Z ZABURZEŃ INTEGRACJI SENSORYCZNEJ SIĘ NIE WYRASTA,
ONE ROSNĄ Z DZIECKIEM…
zara
  • Mam na imię Zara.

    Tata mówi, że zawsze będę jego księżniczką, choć mama już mnie nie ubiera w tiulowe spódnice. Tak łatwo je porwać podczas wspinaczki na drzewa.

    Uwielbiam z nich zeskakiwać, huśtać się do nieba, biegać bez tchu i kręcić się na karuzeli. Zamiast na balet, wolę chodzić na trampoliny. Szkoda mi czasu na sen…

    Lubię nowe zabawy i nieznane miejsca. Tak bardzo mnie kuszą, że czasami gubię się rodzicom. Kiedyś w teatrze wbiegłam na scenę podczas spektaklu. Mama mówiła, że najadła się wstydu… choć nie widziałam, żeby wtedy coś jadła…

  • Jestem Gucio.

    Mama mówi na mnie „Mój mały odludek”. Kiedy inne dzieci biegają, skaczą i huśtają się, ja wolę siedzieć i patrzeć. Lubię sam się bawić, układam klocki albo oglądam bajki. Pewnie dlatego nikt mnie nie wybiera do drużyny piłkarskiej. Bo nie jestem dobry w łapaniu i kopaniu piłki, szybko się męczę. Nie chcę jeździć autem, a nawet rowerem.

    Nie lubię jak tata podnosi mnie na barana, albo baraszkuje ze mną. Wolę krótkie spacerki trzymając mamę za rękę. Zwłaszcza kiedy idę po murku lub po schodach.

gucio
jaromir
  • Mam na imię Jaromir i jestem fajnym chłopakiem….

    Tak mówi tata. A mama powtarza, że mógłbym się bardziej postarać. A ja się przecież staram tak bardzo, że sam się dziwię, że taka ze mnie gapa.

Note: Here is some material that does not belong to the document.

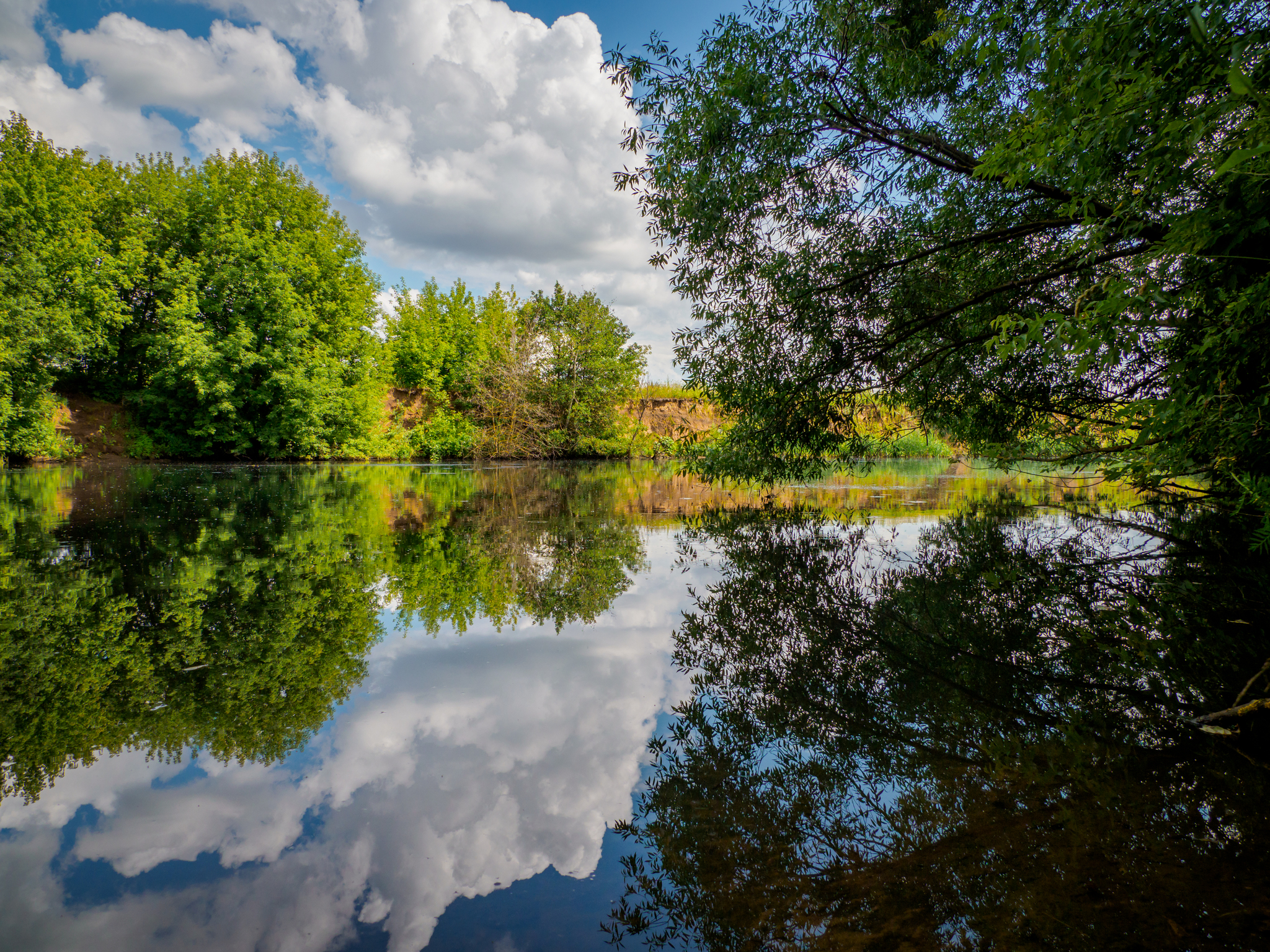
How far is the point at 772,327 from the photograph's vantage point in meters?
7.49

Często się potykam i przewracam. Choćby o własne sznurówki, bo nie umiem zawiązać butów i zapiąć nowej kurtki.

    Zawsze coś upuszczę, o czymś zapomnę, pomylę kierunki. Nie lubię szkoły, jej hałasu i ruchu. Często się spóźniam, zamyślam na lekcji i nie słucham nauczyciela.

    Piszę tak brzydko, że sam nie potrafię odczytać tego co napisałem. A pani nigdy nie wiesza moich prac plastycznych na gazetce. Ostatnio dużo płaczę, bo nie wiem, czy tata ma rację…

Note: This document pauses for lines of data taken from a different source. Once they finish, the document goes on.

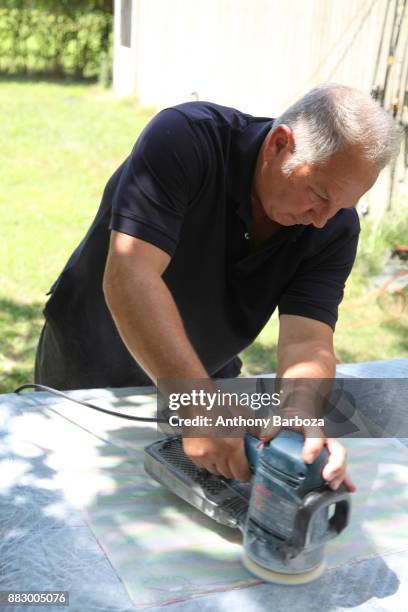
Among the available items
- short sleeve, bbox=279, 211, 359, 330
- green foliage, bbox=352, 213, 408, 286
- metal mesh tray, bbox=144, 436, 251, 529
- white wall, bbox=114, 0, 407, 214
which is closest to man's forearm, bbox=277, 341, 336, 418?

  • Mam na imię Polyanna, a babcia nazywa mnie swoim małym prosiaczkiem.

    Bo często mam brudną buzię, rączki i ubranie. Kiedy byłam mała, rozlewałam, rozsypywałam i rozsmarowywałam wszystko rękoma. Robię tak do dziś, jeśli mama nie patrzy. Wszystkiego muszę dotknąć, powąchać, a nawet spróbować.

    Lubię jeździć do babci na wieś. Tyle tam nowych zapachów i głosów zwierząt. Mogę się bawić w piasku i w błocie, na trawie i w rzece…. Biegać boso i bez ubrania.

    Jest super, nie tak jak w szkole. Tu nie wolno mi niczego trzymać w ręku podczas lekcji. Męczy mnie to i nie myślę wtedy o zadaniach.

polyanna
barnaba
  • Mam na imię Barnaba.

    Mama mówi, że byłem najgrzeczniejszym niemowlakiem jakiego zna. Nie bawiłem się jedzeniem, bo lubiłem mieć czyste rączki, a posadzony na kocyku na plaży nie schodziłem z niego na piasek.

    Niczego nie wkładałem do buzi. Tylko kąpać się nie lubiłem… do dziś nie lubię mycia głowy i obcinania paznokci. Uciekam przed ciotkami, które chcą mi dać całusa lub przytulić. Wolę mocne uściski taty.

    Nie lubię nosić drapiących ubrań, czapek, golfów i rękawiczek. i tak nie wiem, która to prawa, a która lewa…. Zresztą ciągle je gubię. Pewnie dlatego, że taki ze mnie bałaganiarz.

  • Cześć, jestem Dexter, uwielbiam treningi judo i jestem w tym naprawdę dobry.

    Tak mówi trener. To pewnie dlatego, że od zawsze lubiłem zabawy w siłowanie, przepychanie, zeskakiwanie na twarde powierzchnie. Kiedy nie mogłem tego robić, bardzo się denerwowałem, biegałem, turlałem się i krzyczałem, mocno przytulałem młodszą siostrę, a nawet gryzłem własne place i biłem się z kolegami.

    Trener wytłumaczył mi, że tak nie zachowuje się prawdziwy sportowiec. A ja chcę nim zostać. Kiedy podrosnę, będę podnosił ciężary. Już teraz pomagam mamie nosić zakupy. Wiem też, że muszę się pilnie uczyć. Po takich zajęciach jestem spokojniejszy i łatwiej mi się skupić na lekcjach.